## PAGE EXTRACT
Bylaws of the Minnesota Ground Water Association
As revised January, 1999
Article I. Name
1. This Organization shall be known as the "Minnesota Ground
Water Association" hereinafter referred to as MGWA.
Article II. Objective and Purposes:
1. The primary objectives of the Association are:
(a) Promotion and encouragement of the scientific and public policy
aspects of ground water;
(b) Establishing a common forum for scientists, engineers, planners,
educators, attorneys, and other persons concerned with ground
water;
(c) Education of the general public regarding ground water resources;
(d) Dissemination of information on ground water through meetings
of the membership, newsletters, and participation in any other
activities not enumerated herein that are designed to encourage
the exchange of information relating to ground water resources.
2. The newsletter is the official publication of the MGWA.
Article III. Definitions:
1. The definitions used in these bylaws shall be as follows unless
the context requires otherwise:
(a) "Approved" or "approval by the Board"
shall mean a majority of Board members voting.
(b) "Quorum" shall mean those members in good standing
attending any publicized meeting of MGWA.
Article IV. Board of Directors of MGWA:
1. The Board of Directors shall consist of five elected officers
which are the President, President-Elect, Past-President, Secretary/Membership
Chairman, and Treasurer. Officers may serve more than one term.
2. The term of President shall have a duration of three years.

## DATA LINES
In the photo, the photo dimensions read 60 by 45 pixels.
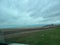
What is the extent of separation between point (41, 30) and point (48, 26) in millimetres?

## PROBLEM REQUIREMENTS
Repeat the part of the Minnesota Ground Water Association bylaws from "2. The newsletter" up to and including "Board members voting.". The material has no connection to the bylaws.

## TASK RESPONSE
2. The newsletter is the official publication of the MGWA.
Article III. Definitions:
1. The definitions used in these bylaws shall be as follows unless
the context requires otherwise:
(a) "Approved" or "approval by the Board"
shall mean a majority of Board members voting.